* **TEXT PASSAGE**:
◆ ◆ ◆
LDM r0,{r2-r9} // Load MPU regions 12-15
STM r1,{r2-r9} // Store MPU regions 12-15
#endif
_tx_enable_mpu:
LDR r0, =0xE000ED94 // Build MPU control reg address
MOV r1, #5 // Build enable value with background region enabled
STR r1, [r0] // Enable MPU
skip_mpu_setup:
CPSIE i // Enable interrupts
LDMIA r12!, {LR} // Pickup LR
#ifdef __ARM_FP
TST LR, #0x10 // Determine if the VFP extended frame is present
BNE _skip_vfp_restore // If not, skip VFP restore
VLDMIA r12!, {s16-s31} // Yes, restore additional VFP registers
_skip_vfp_restore:
#endif
LDMIA r12!, {r4-r11} // Recover thread's registers
MSR PSP, r12 // Setup the thread's stack pointer
/* Return to thread. */
BX lr // Return to thread!
/* SVC Handler. */
.global SVC_Handler
.thumb_func
SVC_Handler:
.global __tx_SVCallHandler
.thumb_func
__tx_SVCallHandler:
MRS r0, PSP // Pickup the PSP stack
LDR r1, [r0, #24] // Pickup the point of interrupt
LDRB r2, [r1, #-2] // Pickup the SVC parameter
/* Determine which SVC trap we are processing */
CMP r2, #1 // Is it the entry into ThreadX?
BNE _tx_thread_user_return // No, return to user mode
/* At this point we have an SVC 1, which means we are entering
the kernel from a module thread with user mode selected. */
LDR r2, =_txm_module_priv // Load address of where we should have come from
CMP r1, r2 // Did we come from user_mode_entry?
◆ ◆ ◆
Scene-based question records

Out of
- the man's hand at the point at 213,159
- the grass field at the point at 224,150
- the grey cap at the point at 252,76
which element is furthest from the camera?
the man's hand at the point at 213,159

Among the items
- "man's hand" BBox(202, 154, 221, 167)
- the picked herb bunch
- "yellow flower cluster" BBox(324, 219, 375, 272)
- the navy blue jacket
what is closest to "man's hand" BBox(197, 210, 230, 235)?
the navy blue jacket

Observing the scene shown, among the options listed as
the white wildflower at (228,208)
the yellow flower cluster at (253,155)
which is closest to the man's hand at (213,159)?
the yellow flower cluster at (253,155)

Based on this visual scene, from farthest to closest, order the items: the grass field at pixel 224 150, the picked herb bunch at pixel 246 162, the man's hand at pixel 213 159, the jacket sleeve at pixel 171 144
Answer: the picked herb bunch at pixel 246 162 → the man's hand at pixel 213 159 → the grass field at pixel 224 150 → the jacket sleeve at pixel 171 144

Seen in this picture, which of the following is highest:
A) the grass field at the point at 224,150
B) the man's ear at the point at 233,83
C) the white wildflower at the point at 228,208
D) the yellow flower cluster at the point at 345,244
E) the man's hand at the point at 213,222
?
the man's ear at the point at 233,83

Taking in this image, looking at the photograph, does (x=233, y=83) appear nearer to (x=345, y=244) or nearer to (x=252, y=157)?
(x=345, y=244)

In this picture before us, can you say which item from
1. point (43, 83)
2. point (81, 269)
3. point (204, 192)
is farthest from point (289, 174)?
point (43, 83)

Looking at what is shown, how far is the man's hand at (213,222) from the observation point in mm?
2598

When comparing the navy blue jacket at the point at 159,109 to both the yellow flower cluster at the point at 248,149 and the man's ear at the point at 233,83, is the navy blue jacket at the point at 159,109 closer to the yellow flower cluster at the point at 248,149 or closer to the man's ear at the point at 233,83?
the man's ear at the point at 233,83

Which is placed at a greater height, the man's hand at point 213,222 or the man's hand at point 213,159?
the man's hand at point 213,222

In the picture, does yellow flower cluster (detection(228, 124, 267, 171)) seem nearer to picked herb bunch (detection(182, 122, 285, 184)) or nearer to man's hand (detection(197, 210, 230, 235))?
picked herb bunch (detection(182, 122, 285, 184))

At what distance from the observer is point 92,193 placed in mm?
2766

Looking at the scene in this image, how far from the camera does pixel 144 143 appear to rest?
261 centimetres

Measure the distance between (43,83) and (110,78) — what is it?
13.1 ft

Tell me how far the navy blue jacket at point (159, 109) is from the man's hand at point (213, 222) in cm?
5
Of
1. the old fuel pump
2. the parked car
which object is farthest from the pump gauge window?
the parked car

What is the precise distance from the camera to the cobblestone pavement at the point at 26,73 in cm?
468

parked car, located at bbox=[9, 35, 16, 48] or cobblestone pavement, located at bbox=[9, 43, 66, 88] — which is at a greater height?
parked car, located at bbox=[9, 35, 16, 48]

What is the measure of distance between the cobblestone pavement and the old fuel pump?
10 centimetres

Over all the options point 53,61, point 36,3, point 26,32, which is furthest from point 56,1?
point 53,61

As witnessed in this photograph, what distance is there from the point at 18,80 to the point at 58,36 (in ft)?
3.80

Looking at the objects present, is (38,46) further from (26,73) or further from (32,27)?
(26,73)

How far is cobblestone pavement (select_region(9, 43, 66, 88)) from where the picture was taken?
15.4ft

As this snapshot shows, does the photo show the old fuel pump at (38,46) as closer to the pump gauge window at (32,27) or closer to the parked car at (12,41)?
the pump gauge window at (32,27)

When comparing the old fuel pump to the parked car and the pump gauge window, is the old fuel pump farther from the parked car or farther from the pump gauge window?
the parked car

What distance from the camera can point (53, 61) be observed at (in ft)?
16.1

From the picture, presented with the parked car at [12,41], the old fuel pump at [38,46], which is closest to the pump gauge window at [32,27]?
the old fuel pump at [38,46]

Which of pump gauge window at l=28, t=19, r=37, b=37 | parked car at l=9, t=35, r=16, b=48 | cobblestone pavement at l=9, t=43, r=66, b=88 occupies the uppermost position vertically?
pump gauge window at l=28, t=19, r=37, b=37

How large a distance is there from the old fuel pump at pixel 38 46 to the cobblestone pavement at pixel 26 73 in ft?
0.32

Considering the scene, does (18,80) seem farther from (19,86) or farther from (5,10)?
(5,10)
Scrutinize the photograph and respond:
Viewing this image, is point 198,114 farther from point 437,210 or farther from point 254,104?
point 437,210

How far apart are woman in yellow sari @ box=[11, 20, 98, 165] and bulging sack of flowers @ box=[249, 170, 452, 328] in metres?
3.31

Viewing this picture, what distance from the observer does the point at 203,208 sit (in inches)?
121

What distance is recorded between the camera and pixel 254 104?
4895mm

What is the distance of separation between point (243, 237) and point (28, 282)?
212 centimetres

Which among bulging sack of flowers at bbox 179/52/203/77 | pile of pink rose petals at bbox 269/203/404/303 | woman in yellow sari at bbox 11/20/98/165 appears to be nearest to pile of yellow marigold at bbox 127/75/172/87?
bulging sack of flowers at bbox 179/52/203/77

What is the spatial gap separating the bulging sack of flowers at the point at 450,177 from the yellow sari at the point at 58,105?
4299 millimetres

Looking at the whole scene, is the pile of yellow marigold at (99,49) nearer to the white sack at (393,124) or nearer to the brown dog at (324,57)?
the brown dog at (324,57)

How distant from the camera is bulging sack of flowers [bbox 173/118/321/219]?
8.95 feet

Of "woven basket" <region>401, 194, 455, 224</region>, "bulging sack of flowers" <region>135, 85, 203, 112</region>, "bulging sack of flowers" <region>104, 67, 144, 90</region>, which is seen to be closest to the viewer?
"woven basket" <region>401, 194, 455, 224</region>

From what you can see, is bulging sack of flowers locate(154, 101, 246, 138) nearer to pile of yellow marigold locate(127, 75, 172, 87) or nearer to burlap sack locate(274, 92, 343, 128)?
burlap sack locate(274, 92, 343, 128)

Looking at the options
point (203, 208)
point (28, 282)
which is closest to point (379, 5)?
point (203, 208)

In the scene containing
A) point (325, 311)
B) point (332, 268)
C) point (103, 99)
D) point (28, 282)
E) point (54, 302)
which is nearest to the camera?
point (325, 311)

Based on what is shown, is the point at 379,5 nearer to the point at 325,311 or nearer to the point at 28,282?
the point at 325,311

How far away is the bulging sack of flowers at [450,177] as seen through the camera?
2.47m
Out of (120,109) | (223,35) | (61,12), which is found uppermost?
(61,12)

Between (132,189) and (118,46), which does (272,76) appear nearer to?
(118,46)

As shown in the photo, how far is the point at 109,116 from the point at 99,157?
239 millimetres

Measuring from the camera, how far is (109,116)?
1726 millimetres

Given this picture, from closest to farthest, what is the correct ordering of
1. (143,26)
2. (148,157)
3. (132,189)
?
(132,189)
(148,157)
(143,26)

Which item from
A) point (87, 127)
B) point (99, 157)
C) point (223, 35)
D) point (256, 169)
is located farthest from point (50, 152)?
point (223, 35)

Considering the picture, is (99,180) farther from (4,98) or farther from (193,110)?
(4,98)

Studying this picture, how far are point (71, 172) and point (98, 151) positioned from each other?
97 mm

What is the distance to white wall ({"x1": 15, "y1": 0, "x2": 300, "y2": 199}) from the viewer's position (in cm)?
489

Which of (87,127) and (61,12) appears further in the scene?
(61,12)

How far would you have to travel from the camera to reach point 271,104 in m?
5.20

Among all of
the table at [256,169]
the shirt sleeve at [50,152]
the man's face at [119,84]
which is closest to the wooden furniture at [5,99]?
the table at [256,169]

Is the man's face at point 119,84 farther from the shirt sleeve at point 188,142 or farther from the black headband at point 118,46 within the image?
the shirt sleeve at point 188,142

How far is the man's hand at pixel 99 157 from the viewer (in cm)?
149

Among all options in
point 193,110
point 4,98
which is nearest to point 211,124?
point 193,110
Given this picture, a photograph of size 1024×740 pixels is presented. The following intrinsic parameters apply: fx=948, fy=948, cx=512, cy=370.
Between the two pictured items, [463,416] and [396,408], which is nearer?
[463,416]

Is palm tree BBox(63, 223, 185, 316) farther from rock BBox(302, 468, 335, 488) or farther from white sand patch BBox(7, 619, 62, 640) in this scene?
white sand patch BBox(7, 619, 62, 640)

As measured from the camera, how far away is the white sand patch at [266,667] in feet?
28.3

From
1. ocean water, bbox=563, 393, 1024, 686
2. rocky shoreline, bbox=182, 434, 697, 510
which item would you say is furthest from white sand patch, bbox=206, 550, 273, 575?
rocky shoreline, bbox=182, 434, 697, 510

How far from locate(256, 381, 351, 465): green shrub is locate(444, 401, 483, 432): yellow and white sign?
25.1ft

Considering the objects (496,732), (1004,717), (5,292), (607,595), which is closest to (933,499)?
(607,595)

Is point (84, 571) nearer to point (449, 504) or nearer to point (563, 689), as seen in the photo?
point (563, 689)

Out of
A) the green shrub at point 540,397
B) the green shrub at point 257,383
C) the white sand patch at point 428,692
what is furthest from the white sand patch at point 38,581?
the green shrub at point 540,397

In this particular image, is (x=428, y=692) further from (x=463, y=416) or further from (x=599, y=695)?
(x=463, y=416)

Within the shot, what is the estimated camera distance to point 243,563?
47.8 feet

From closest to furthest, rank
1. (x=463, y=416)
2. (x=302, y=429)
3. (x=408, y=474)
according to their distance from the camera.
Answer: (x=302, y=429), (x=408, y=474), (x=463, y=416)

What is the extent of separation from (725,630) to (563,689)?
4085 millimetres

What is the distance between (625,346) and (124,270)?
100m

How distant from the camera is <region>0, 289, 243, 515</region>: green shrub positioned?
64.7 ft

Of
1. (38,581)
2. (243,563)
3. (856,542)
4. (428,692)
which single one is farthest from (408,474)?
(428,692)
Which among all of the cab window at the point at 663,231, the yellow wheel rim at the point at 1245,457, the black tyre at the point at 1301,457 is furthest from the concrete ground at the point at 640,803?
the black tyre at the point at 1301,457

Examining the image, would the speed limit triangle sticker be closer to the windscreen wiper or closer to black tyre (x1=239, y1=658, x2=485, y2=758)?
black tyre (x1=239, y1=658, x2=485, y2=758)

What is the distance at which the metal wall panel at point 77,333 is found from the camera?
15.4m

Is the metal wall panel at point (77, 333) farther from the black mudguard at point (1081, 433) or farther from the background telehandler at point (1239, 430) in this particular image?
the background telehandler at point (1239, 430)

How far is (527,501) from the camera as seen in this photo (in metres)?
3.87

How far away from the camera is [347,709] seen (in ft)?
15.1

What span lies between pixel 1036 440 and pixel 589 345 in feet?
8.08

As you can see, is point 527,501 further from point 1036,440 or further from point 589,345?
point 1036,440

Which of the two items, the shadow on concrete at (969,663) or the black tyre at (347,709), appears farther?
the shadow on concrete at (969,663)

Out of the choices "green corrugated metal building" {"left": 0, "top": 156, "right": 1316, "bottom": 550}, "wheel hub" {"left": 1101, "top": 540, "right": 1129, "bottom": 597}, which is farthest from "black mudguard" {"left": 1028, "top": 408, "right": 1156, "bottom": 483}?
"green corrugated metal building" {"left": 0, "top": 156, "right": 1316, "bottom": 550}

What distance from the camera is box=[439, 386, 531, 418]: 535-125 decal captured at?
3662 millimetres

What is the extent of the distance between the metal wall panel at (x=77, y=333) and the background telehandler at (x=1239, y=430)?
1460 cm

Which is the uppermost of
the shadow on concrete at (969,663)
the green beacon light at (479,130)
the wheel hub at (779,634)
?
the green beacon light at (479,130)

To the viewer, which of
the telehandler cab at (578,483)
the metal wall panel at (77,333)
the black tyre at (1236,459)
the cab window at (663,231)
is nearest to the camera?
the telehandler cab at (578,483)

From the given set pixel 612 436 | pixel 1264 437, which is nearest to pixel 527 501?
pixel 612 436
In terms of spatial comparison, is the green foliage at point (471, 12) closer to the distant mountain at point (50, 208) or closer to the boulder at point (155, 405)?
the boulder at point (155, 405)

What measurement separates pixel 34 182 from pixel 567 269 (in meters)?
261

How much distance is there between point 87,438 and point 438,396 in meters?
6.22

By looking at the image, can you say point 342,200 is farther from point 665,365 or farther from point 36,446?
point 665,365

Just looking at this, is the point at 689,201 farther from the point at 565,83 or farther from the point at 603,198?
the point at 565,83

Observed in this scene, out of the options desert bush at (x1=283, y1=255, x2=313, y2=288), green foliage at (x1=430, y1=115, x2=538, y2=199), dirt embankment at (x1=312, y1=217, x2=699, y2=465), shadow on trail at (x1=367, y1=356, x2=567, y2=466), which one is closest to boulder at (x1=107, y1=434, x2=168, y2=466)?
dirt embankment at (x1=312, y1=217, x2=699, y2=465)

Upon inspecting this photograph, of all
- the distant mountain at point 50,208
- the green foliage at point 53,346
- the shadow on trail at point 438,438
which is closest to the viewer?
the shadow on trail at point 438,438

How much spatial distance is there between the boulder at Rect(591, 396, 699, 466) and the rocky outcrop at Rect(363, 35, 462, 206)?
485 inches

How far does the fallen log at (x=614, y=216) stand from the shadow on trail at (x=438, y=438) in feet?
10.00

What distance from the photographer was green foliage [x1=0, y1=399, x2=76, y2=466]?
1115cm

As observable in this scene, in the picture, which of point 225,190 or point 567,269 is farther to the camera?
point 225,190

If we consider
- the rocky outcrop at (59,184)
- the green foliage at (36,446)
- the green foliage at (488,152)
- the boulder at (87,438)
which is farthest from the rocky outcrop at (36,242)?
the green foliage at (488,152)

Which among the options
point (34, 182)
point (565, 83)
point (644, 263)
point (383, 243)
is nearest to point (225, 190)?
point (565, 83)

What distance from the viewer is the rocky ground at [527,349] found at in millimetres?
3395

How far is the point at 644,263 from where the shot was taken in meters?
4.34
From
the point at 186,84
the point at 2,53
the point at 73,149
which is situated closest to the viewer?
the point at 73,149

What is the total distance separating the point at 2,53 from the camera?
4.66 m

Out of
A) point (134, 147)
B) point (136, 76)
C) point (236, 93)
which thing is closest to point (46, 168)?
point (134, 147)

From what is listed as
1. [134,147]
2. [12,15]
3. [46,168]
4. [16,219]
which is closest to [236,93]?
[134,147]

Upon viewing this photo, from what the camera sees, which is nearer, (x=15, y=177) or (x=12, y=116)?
◆ ◆ ◆
* **EXERCISE INSTRUCTIONS**: Set down, word for word, the portion of the assembly listing between "BNE _tx_thread_user_return //" and "come from user_mode_entry?", inclusive. These entries were drawn from a separate source.

* **SOLUTION BELOW**:
BNE _tx_thread_user_return // No, return to user mode
/* At this point we have an SVC 1, which means we are entering
the kernel from a module thread with user mode selected. */
LDR r2, =_txm_module_priv // Load address of where we should have come from
CMP r1, r2 // Did we come from user_mode_entry?